What’s in a Word: Economic Applications of Text Mining Methods


Speaker


Abstract

This dissertation demonstrates how text can be used to both shape and answer research questions in business and economics research. It contains three papers, which each use a range of natural language processing methods, varying from sentiment to topic analysis. The first chapter investigates whether volatilty in user-generated-content can spill over to volatility in stock returns, and which company events drive these dynamics. The findings show that in particular new product launches increase the volatility in user-generated content and that this volatility can spill over to stock returns. The second chapter of the thesis examines to which extent the Federal Reserve has balanced its dual mandate of price stability and maximum sustainable employment, by studying the topics of speeches by members of the Board of Governors of the Federal Reserve System.
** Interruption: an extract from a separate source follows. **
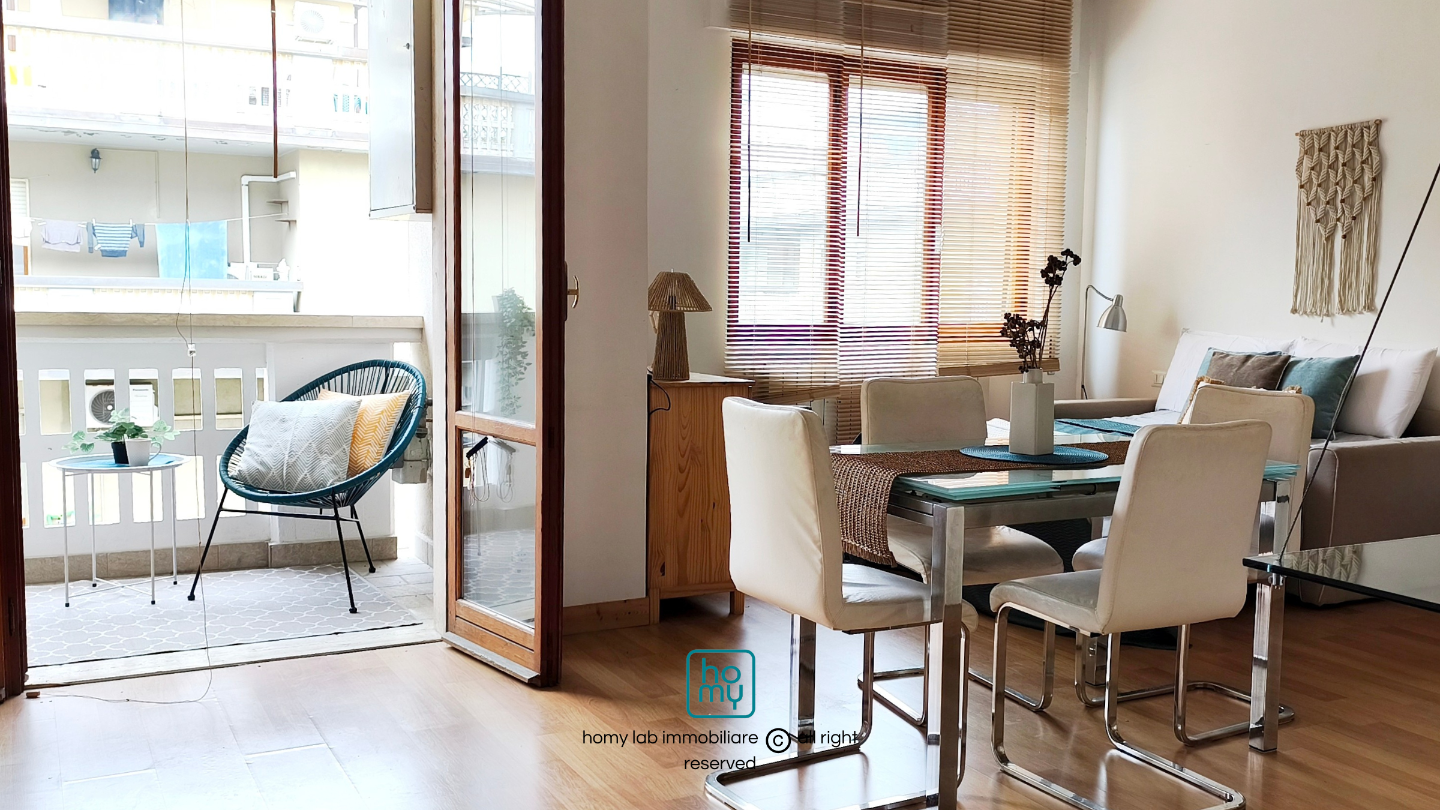 Loft in vendita, Carrara marina di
In addition, it provides evidence that after the financial crisis the Federal Reserve has unofficially adopted a third mandate of financial stability. The final chapter studies the role of the media as an intermediary of financial information. It compares central bank communications to the articles reporting on these communications to investigate if (and if so, in what way) the media distort information. The findings show that there is a large discrepancy between the original central bank communications and newspaper articles concerning those texts. The type of news outlet, the publication form (online versus print), type of financial text and journalist characteristics (e.g., relevant previous experience and high-quality degrees) all help explain the observed information distortion.